Political and Public Concerns
Prominent leaders have echoed these concerns. Mr. Peter Obi, the Labour Party’s 2023 presidential candidate, described the subsidy removal as “good but wrongly timed.” Atiku Abubakar of the People’s Democratic Party also faulted the government’s hasty approach. Human rights activists like Obodoekwe Stive stressed that refineries should have been made functional first, to reduce the suffering of citizens.
This is not just political rhetoric—it reflects a widespread economic reality. When inflation climbs above 30%, when purchasing power collapses, and when households cannot meet basic needs, the promise of reform becomes overshadowed by social pain.
Broader Implications
The consequences of this policy are multidimensional:
- Inflationary Pressures – Food inflation above 30% has made nutrition unaffordable for many households.
- Rising Poverty – 7.1 million Nigerians have been newly pushed into poverty (World Bank, 2023).
- Middle-Class Erosion – Rising transport, rent, and healthcare costs are squeezing household incomes.
- Debt Concerns – Despite promises, government borrowing has continued, raising sustainability questions.
- Public Distrust – When government promises savings but citizens feel only pain, trust in leadership erodes.
In effect, subsidy removal without structural readiness has widened inequality and eroded social stability.
Missed Opportunities
Nigeria’s leaders had the chance to approach subsidy removal differently:
- Refinery Rehabilitation – Ensuring local refining to reduce exposure to global oil price shocks.
- Renewable Energy Investment – Diversifying energy through solar, hydro, and wind to reduce reliance on imported petroleum.
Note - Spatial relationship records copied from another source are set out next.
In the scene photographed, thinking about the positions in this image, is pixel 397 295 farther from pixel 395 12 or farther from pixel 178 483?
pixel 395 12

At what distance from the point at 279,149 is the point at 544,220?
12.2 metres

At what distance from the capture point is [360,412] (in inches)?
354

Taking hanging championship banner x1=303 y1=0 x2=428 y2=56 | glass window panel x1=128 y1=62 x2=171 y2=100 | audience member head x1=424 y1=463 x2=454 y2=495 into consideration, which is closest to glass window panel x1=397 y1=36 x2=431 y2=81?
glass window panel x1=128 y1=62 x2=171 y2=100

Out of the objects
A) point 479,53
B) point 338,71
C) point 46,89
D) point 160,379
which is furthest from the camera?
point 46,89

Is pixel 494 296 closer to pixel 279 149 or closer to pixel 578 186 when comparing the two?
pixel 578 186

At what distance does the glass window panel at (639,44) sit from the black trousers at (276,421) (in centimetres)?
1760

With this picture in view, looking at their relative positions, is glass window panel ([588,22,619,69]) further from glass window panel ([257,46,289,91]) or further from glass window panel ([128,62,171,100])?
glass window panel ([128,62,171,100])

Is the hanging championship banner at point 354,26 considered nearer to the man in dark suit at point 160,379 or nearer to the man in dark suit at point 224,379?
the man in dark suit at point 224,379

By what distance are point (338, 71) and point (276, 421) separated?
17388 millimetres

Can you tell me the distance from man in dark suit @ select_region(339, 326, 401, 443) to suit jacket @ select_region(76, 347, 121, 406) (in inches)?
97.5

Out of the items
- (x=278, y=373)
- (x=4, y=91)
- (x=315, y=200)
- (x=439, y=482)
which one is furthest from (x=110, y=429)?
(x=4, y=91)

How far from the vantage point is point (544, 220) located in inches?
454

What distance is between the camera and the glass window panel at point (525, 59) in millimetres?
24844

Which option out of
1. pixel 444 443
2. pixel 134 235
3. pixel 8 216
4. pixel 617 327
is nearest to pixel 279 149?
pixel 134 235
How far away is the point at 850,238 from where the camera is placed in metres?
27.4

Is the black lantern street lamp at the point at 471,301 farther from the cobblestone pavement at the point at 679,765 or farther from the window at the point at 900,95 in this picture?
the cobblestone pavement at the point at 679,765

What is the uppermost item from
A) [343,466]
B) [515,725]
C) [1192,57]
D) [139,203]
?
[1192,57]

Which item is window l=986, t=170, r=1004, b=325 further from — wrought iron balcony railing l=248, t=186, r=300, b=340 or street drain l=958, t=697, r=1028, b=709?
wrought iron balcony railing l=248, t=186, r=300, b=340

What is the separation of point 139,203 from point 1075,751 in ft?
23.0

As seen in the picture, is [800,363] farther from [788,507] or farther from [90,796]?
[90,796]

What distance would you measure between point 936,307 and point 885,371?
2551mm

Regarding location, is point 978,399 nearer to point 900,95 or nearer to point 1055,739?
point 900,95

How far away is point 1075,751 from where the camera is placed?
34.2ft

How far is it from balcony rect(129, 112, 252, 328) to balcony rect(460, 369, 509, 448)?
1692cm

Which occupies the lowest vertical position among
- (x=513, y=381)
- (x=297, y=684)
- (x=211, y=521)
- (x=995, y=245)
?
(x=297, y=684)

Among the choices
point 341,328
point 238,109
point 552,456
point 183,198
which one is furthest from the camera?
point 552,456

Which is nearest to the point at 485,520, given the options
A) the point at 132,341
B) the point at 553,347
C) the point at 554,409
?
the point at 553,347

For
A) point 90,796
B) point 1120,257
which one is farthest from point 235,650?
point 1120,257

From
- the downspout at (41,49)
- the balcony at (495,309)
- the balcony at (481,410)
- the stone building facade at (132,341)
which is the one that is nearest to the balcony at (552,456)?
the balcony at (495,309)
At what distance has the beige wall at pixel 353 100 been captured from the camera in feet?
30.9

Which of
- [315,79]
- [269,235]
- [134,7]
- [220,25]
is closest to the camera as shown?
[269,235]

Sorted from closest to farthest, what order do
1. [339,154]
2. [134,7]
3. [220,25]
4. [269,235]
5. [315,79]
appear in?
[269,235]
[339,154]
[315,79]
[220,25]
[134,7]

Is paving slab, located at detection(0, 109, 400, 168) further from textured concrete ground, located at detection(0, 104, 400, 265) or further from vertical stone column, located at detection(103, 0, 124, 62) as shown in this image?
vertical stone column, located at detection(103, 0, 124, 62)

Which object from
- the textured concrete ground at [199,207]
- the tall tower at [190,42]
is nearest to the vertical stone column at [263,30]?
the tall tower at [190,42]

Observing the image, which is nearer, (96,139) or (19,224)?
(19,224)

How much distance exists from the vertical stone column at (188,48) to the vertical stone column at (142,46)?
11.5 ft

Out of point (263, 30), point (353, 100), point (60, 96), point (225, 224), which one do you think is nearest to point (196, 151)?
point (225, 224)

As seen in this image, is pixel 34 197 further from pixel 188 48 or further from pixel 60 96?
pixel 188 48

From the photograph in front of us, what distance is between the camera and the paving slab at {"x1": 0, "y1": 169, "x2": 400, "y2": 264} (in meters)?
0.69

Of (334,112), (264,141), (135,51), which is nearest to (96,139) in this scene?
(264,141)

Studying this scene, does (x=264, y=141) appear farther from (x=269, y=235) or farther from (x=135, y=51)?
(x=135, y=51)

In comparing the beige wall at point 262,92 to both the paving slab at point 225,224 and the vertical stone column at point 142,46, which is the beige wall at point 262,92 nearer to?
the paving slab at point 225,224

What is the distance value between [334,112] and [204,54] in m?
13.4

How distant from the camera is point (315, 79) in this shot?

- Agricultural Productivity – Mechanization, irrigation, and smallholder financing could have boosted food supply and stabilized prices.
- Social Safety Nets – Conditional cash transfers, food vouchers, and transport subsidies could have protected the most vulnerable.
Instead, reform came abruptly, leaving citizens to absorb all the pain while waiting for theoretical long-term benefits.
Conclusion: Reform With a Human Face
Fuel subsidy removal was inevitable, but Nigeria’s approach has worsened hardship for millions. True reform must go beyond fiscal savings to protect citizens.
Economic policy is not judged only by its efficiency but by its humanity. A well-sequenced reform could have balanced fiscal responsibility with equity, ensuring that ordinary Nigerians were not crushed under the weight of sudden change.
Nigeria has the resources, population, and resilience to lead Africa’s economy. But leadership requires foresight. It requires policies that are inclusive, humane, and strategically sequenced.
Reform without equity is displacement of poverty, not development. If Nigeria truly seeks progress, its policies must wear a human face.
References
- National Bureau of Statistics (NBS). (2023). Poverty and Inequality Report. Abuja.
- National Population Commission (NPC). (2023). Population Estimates. Abuja.
- World Bank. (2023). Nigeria Development Update. Washington, DC.
- World Bank. (2005). Fuel Subsidy Reforms: Lessons from Indonesia and Ghana. Washington, DC.
- OPEC. (2023). Annual Statistical Bulletin. Vienna.